Yep, and not by plane, boat, train, or automobile, either. Not after the now-headless ghoul told us his cronies were watching all those venues. Bones flew us in under his own power about ten minutes ago, landing on the roof of Saint Louis Cathedral in Jackson Square before we hopped down and walked the couple blocks to the cemetery. He hadn’t wanted me to try my wings again for this jaunt into the city. Something about conserving my energy for later. Under other circumstances, I’d think he meant that in a naughty way, but I knew he was referring to possibly fighting for our lives later, if things went awry. I knew which activity I’d rather be conserving my energy for, if I had control over my own life, but that hadn’t happened much lately.

“I will notify Majestic,” Jacques said, staying on the other side of the street. He pulled out his cell, speaking quietly into it, his words indiscernible amidst the other noises of the nearby French Quarter. Jazz Fest was getting under way in the next day or so, but from the swell of extra tourists, the city was starting the party early.

“Why’d he even come by, if he didn’t think we’d be here?” I whispered to Bones.

“Because Marie would make sure nothing was left to chance” was his equally soft reply.

That sounded like the infamous voodoo queen. She might look like a cross between Mrs. Butterworth and Angela Bassett, emitting matronliness or a take-no-prisoners attitude depending on her mood, but Marie Laveau was nothing if not meticulous. Figures I’d be seeing her again under the same circumstances that we’d first met—me trying to find out if she’d back an * in his claims against me. This time, however, the stakes were much higher than determining who I was married to according to vampire law. I’d ended up settling that matter rather decisively by blowing my ex-husband’s head off. If only I could do the same to Apollyon soon, I’d consider meetings with Marie as a good-luck omen.

“She will be here in twenty minutes,” Jacques announced, coming back over to us. Bones let out a snort.

“I should think so, after the trouble we’ve gone through to speak with her.”

Jacques didn’t reply to that. He hadn’t been much of a talker the last time I’d met him, either. After waiting the stated amount of time, Jacques opened the gates to the cemetery and I went inside, knowing where we were headed but willing to let him take the lead. The ghoul started to close the gate after me, but Bones’s hand shot out to stop him.

“I’m going with her.”

He frowned. “Majestic said she will meet with the Reaper first and you afterward.”

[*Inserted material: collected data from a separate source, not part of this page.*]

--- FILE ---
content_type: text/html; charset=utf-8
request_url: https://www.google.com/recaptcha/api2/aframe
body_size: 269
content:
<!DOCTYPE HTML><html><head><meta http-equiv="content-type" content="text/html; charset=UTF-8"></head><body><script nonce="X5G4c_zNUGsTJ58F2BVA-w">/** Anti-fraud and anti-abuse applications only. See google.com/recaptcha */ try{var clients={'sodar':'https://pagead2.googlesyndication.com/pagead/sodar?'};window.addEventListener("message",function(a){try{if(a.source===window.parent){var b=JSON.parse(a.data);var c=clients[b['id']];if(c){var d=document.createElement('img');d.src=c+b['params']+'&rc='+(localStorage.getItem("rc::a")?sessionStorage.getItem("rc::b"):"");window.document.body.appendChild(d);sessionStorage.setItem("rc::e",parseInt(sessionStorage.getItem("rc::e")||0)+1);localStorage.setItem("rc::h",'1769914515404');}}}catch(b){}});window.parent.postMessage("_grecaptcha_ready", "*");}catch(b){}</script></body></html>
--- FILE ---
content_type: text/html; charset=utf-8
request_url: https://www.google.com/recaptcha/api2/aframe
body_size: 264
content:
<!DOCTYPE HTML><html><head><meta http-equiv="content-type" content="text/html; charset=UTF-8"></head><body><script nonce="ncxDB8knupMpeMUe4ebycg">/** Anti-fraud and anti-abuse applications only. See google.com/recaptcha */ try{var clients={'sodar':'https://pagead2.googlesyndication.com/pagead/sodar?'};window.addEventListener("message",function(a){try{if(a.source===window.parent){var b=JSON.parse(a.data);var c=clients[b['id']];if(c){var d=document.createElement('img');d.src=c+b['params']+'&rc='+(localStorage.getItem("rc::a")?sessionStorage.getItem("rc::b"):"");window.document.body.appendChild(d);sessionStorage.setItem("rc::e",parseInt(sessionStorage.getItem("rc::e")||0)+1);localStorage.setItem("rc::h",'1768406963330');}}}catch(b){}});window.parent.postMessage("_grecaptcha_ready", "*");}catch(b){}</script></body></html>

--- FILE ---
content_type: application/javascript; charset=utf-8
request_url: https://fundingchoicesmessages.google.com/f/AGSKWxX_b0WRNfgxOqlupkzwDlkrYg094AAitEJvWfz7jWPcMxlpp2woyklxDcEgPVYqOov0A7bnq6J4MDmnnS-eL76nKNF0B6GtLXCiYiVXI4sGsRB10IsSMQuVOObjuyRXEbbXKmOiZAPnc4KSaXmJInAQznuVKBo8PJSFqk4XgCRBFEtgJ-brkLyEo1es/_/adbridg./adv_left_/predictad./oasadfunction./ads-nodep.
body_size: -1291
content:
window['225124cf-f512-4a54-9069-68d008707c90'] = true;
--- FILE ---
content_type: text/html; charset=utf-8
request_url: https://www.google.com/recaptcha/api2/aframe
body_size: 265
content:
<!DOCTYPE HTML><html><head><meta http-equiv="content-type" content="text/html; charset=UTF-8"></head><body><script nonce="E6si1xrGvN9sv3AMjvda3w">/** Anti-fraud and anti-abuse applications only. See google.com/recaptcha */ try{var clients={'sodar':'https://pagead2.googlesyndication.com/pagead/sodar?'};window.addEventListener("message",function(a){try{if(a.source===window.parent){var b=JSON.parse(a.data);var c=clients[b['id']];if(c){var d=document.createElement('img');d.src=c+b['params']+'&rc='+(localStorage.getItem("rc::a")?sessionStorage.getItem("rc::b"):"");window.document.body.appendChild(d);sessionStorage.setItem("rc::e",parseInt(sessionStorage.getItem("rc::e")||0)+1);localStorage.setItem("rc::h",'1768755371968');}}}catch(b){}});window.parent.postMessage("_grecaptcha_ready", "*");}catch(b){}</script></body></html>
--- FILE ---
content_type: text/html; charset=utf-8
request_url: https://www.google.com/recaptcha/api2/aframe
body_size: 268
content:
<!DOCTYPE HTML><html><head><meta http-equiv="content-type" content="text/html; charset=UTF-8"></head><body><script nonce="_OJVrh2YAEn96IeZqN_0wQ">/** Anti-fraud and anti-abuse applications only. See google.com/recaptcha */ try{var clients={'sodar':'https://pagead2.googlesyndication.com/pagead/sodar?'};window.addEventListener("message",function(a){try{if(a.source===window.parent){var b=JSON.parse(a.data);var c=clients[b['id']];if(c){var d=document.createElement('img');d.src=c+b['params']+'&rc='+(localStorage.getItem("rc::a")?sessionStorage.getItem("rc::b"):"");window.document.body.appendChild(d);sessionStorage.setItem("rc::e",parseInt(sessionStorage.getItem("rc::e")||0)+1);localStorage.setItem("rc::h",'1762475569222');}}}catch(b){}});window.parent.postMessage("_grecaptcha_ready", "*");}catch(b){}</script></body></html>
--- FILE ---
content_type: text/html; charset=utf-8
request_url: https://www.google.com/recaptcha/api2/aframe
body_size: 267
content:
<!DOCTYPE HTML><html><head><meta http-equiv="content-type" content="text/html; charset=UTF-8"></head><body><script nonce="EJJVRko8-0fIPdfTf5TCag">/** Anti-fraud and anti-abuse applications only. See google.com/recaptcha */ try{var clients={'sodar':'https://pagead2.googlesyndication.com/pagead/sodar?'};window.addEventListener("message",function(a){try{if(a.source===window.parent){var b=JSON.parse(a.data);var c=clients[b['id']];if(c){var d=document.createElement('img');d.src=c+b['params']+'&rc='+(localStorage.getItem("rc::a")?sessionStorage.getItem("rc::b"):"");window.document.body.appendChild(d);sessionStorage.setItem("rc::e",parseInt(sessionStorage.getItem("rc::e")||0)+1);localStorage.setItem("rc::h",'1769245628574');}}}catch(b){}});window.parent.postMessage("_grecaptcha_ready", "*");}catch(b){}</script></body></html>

Bones smiled, an easy stretch of his mouth that made his features even more startlingly gorgeous, but his voice didn’t match his playboy good looks.

“Perhaps you misheard me. I’m going with her, and if you think to stop me, I’ll soon be decorating one of these gate spikes with your head.”

Jacques was at least twice the width of Bones and just as tall, so to an onlooker, if they fought, it would be a no-brainer who’d win. But the ghoul couldn’t match the power seething off Bones as he dropped his shields. It poured from him and fanned out to encompass the cemetery, making the sentient ghosts give him a more interested glance as it brushed across them.